▶ _EXCERPTED TEXT_:
Claims 1-18 are pending in this application, of which claims 1, 17, and 18 are 
independent. Claim 1 has been amended to correct a minor typographical error. Claim 
17 has been amended to address the 35 U.S.C. § 101 rejection that was raised by the 
Examiner in the Final Office Action mailed October 7, 2008 ("Final Action"). The 
amendments to the claims do not include new subject matter and do not require a new 
search. Favorable reconsideration of the Final Action is respectfully requested in view of 
the foregoing amendments and the following remarks. 

35 U.S.C. § 101 Rejections 

The preamble of claim 17 has been amended as suggested by the Examiner. 
Withdrawal of the 35 U.S.C. § 101 rejection of the claim is requested. 

3 5 U.S.C. § 103 Rejections 

Claims 1-15, 17, and 18 were rejected under 35 U.S.C. § 103(a) as being 
unpatentable over Chou et al. (US 5,797,123) in view of Foote ("An Overview of Audio 
Information Retrieval").

▶ _DATA BLOCK_:

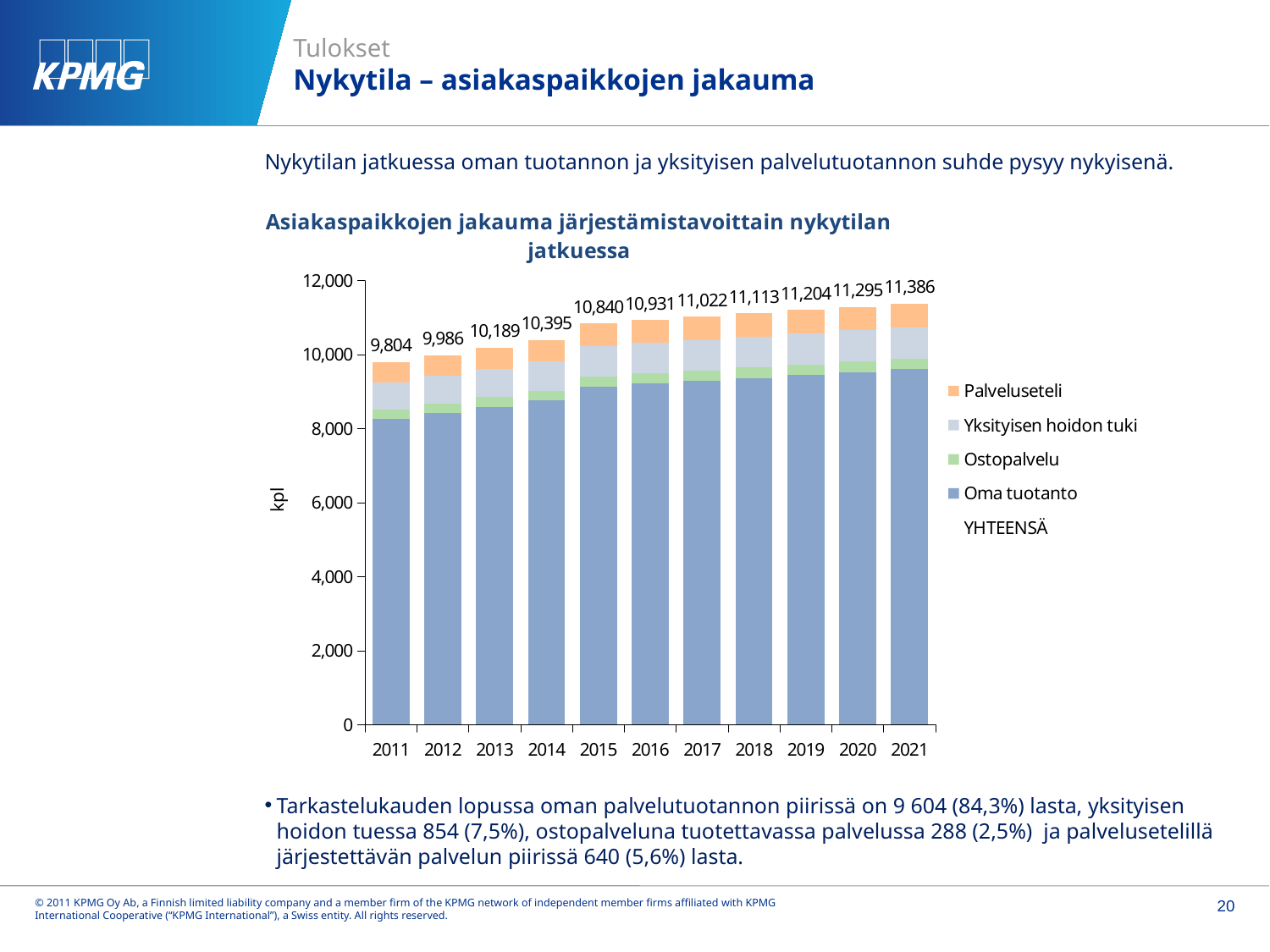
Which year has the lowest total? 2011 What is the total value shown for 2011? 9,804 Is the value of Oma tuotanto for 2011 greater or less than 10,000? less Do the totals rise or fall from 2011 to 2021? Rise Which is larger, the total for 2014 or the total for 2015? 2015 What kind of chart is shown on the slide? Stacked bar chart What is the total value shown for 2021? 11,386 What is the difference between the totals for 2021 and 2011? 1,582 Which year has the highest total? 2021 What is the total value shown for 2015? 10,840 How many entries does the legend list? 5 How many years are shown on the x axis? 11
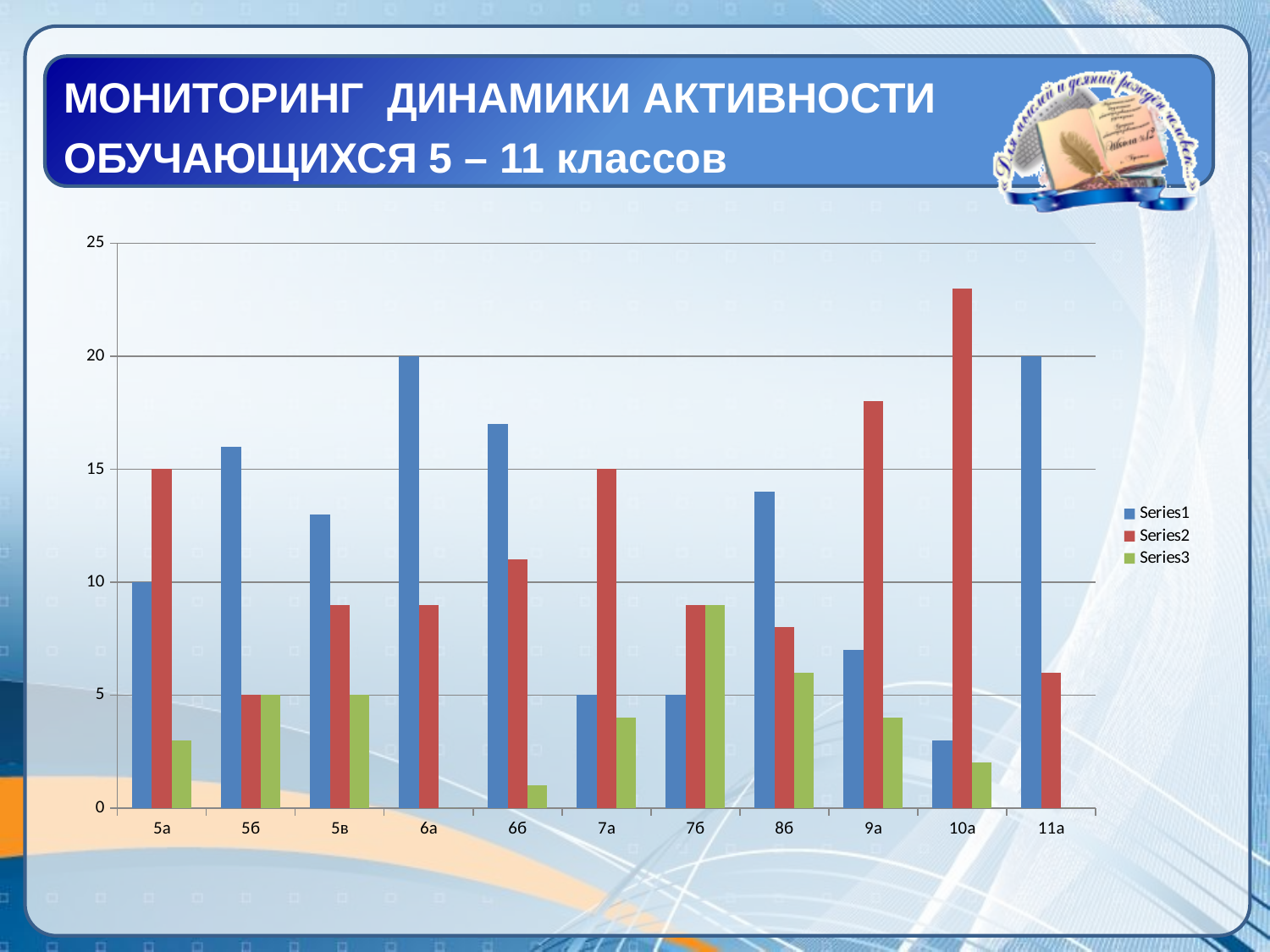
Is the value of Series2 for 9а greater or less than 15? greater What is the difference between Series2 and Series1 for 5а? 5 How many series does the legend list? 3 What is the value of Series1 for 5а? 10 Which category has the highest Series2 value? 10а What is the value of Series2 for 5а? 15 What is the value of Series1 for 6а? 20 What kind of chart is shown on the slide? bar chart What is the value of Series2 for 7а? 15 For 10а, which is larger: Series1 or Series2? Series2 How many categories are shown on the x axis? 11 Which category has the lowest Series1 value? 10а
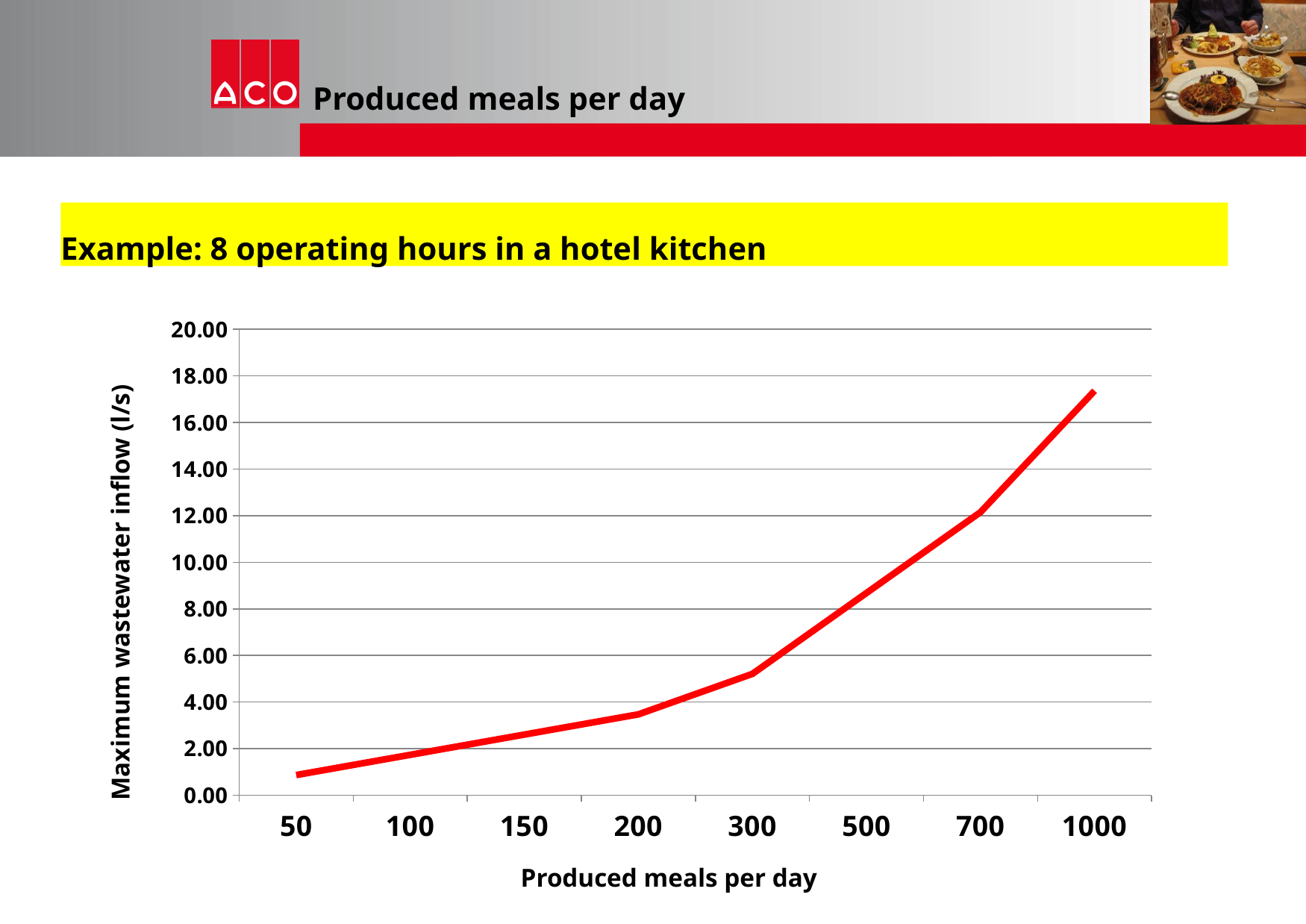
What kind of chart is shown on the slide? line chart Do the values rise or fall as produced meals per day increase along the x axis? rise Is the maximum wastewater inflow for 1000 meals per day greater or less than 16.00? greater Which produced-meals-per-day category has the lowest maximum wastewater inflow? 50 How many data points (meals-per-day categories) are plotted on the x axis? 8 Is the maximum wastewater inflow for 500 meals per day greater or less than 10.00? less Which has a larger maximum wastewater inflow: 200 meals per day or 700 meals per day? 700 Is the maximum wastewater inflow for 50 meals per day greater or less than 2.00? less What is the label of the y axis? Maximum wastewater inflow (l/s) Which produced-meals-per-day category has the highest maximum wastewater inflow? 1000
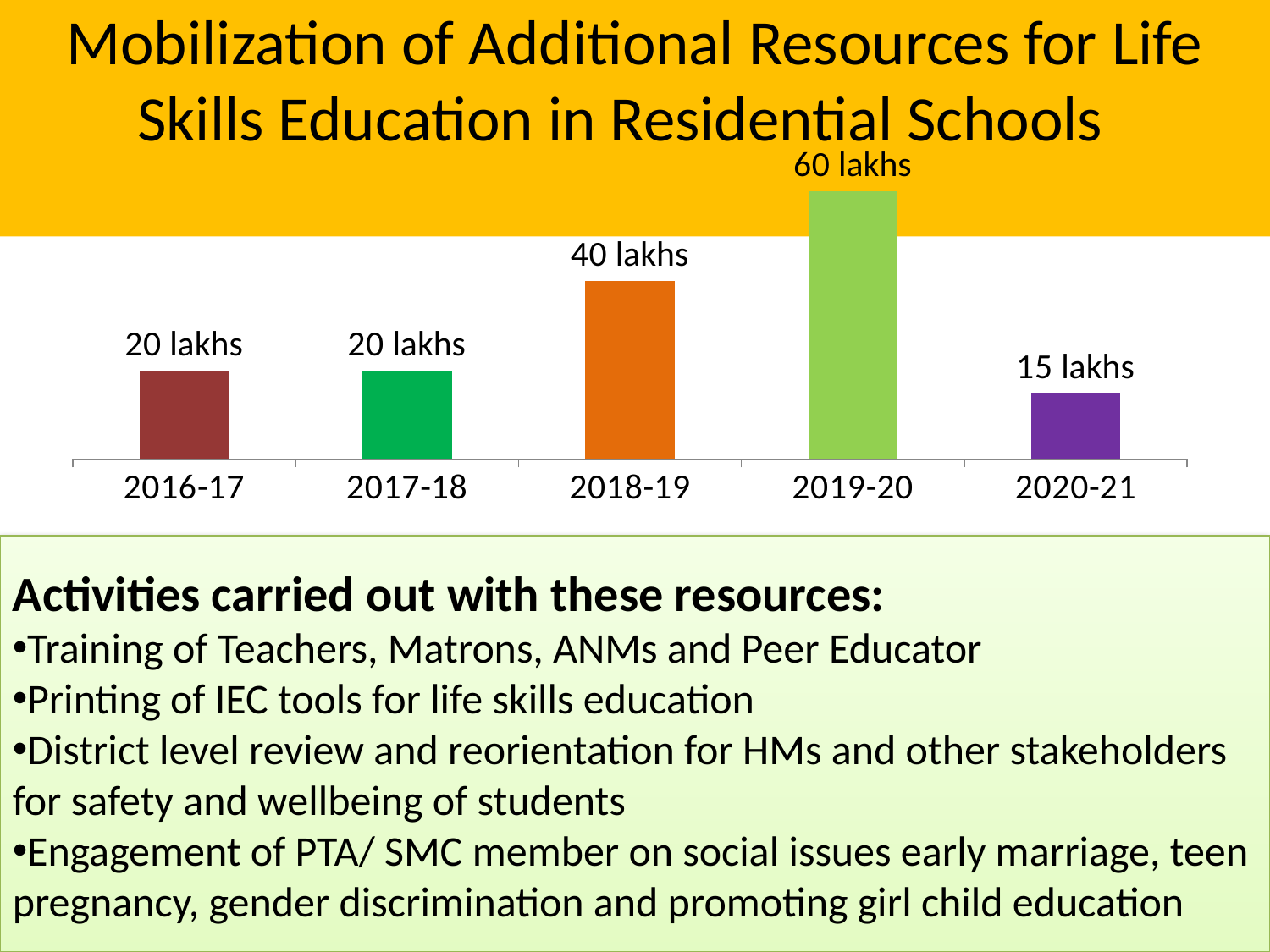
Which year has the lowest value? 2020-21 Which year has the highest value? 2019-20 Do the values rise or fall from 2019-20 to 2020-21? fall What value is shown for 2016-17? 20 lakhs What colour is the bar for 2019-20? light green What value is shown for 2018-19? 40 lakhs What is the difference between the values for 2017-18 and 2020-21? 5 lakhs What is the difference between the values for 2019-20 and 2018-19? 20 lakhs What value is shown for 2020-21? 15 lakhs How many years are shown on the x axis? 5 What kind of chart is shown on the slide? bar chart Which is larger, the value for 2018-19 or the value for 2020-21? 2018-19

▶ _EXERCISES_:
[a] Answer these questions from the excerpt about the patent claims, one line each:
(i) Which claims are independent?
(ii) On what date was the Final Office Action mailed?
(iii) What patent number is given for Chou et al.?
[b] Copy everything in the excerpt about the patent claims from "Claims 1-18 are" down to "by the Examiner.".
[c] Write what comes next in the excerpt about the patent claims, starting after its last sentence.

▶ _RESULTS IN ORDER_:
[a]
(i) Claims 1, 17, and 18
(ii) October 7, 2008
(iii) US 5,797,123

[b]
Claims 1-18 are pending in this application, of which claims 1, 17, and 18 are 
independent. Claim 1 has been amended to correct a minor typographical error. Claim 
17 has been amended to address the 35 U.S.C. § 101 rejection that was raised by the 
Examiner in the Final Office Action mailed October 7, 2008 ("Final Action"). The 
amendments to the claims do not include new subject matter and do not require a new 
search. Favorable reconsideration of the Final Action is respectfully requested in view of 
the foregoing amendments and the following remarks. 

35 U.S.C. § 101 Rejections 

The preamble of claim 17 has been amended as suggested by the Examiner.

[c]
Claim 1 recites: 1 



1. A method comprising: 

[A] accepting first query data representing one or more spoken 
instances of a query in a first set of audio signals; 

[B] processing the first query data including determining a 
representation of the query that defines multiple sequences of subword 
units each representing the query; 

[C] accepting second speech data representing unknown speech in 
a second audio signal; and 

[D] locating putative instances of the query in the second speech 
data using the determined representation of the query. 



The "first query data" of limitation [A] represents, for example, a keyword that a 
user wishes to locate in an audio signal that represents unknown speech. Paragraph [030] 



1 Annotated with paragraph identifiers for ease of reference.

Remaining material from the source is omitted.